Lilac witches'-broom (LWB), caused by the ash yellows (AshY) phytoplasma, was identified in common lilac (Syringa vulgaris L.) in Cass and Ransom counties in southeast North Dakota in 1997 and 1998. The infected plants were immature, naturally regenerating lilac in the understory of three 57- and 58-year-old Prairie States Forestry Project windbreaks that have lilac as a planted component.
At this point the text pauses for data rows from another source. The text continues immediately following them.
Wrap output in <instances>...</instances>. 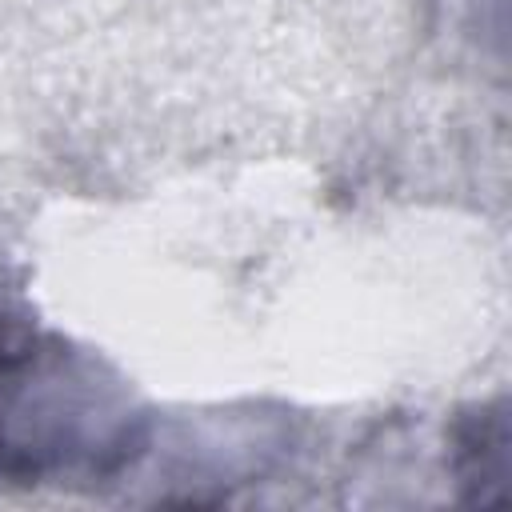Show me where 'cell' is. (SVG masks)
I'll return each instance as SVG.
<instances>
[{"label":"cell","instance_id":"7a4b0ae2","mask_svg":"<svg viewBox=\"0 0 512 512\" xmlns=\"http://www.w3.org/2000/svg\"><path fill=\"white\" fill-rule=\"evenodd\" d=\"M452 472L464 504L496 508L508 504V472H512V428L508 404L492 400L464 412L452 428Z\"/></svg>","mask_w":512,"mask_h":512},{"label":"cell","instance_id":"6da1fadb","mask_svg":"<svg viewBox=\"0 0 512 512\" xmlns=\"http://www.w3.org/2000/svg\"><path fill=\"white\" fill-rule=\"evenodd\" d=\"M144 448V412L92 352L44 328L0 272V484H96Z\"/></svg>","mask_w":512,"mask_h":512}]
</instances>
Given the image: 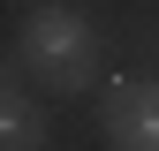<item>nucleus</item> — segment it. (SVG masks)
Listing matches in <instances>:
<instances>
[{"mask_svg": "<svg viewBox=\"0 0 159 151\" xmlns=\"http://www.w3.org/2000/svg\"><path fill=\"white\" fill-rule=\"evenodd\" d=\"M23 68L53 91V98H76V91L98 76V30L76 8L53 0V8H38L30 23H23Z\"/></svg>", "mask_w": 159, "mask_h": 151, "instance_id": "obj_1", "label": "nucleus"}, {"mask_svg": "<svg viewBox=\"0 0 159 151\" xmlns=\"http://www.w3.org/2000/svg\"><path fill=\"white\" fill-rule=\"evenodd\" d=\"M106 136H114V151H159V83L114 76L106 83Z\"/></svg>", "mask_w": 159, "mask_h": 151, "instance_id": "obj_2", "label": "nucleus"}, {"mask_svg": "<svg viewBox=\"0 0 159 151\" xmlns=\"http://www.w3.org/2000/svg\"><path fill=\"white\" fill-rule=\"evenodd\" d=\"M0 151H46V113L23 98V83L0 91Z\"/></svg>", "mask_w": 159, "mask_h": 151, "instance_id": "obj_3", "label": "nucleus"}]
</instances>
In late summer and early fall of 1997, the terminal ends of hardened-off, current-season shoots on more than 100 immature plants were dead, and two to three succulent, late-season shoots were present just below the dead tips. Succulent shoots collected from one such plant in each of two of the windbreaks (both in Ransom Co.) were positive for the AshY phytoplasma, using immunofluorescence (IF) with an AshY phytoplasma-specific monoclonal antibody (1). One of those shoots was also positive with a universal phytoplasma-specific primer pair (R16F2/R2) (2) in a polymerase chain reaction (PCR). Succulent shoots from a plant in the third windbreak (in Cass Co.) were IF negative. In late spring of 1998, more than 100 young plants in two of the same windbreaks (one each in Cass and Ransom counties) had abnormal shoot growth, including combinations of yellow, distorted leaves, multiple shoots, and twig dieback. A shoot from one of two plants sampled in the Ransom Co. windbreak was IF positive. Roots from two of four plants sampled in the Cass Co. windbreak were IF positive, while the other root samples and shoot samples from the same four plants were IF negative. A shoot from one of the IF positive plants was positive for phytoplasmas in a PCR. Witches'-brooms were not observed in the planted lilacs. This is the first report of LWB in North Dakota and in the Great Plains region of North America. While the AshY phytoplasma is known in green ash (Fraxinus pennsylvanica Marsh.) in the Great Plains, this report documents substantial extension of the known range of LWB westward from Wisconsin (3). Lilac is a very important shrub in both rural and urban plantings in the northern Great Plains and is the most commonly planted shrub in North Dakota. With this report, LWB should be considered among the possible damaging agents in lilac in this region.

References: (1) Y. H. Guo and T. A. Chen. Phytopathology 83:243, 1993. (2) I.-M. Lee et al. Phytopathology 83:834, 1993. (3) W. A. Sinclair et al. Plant Dis. 80:468, 1996.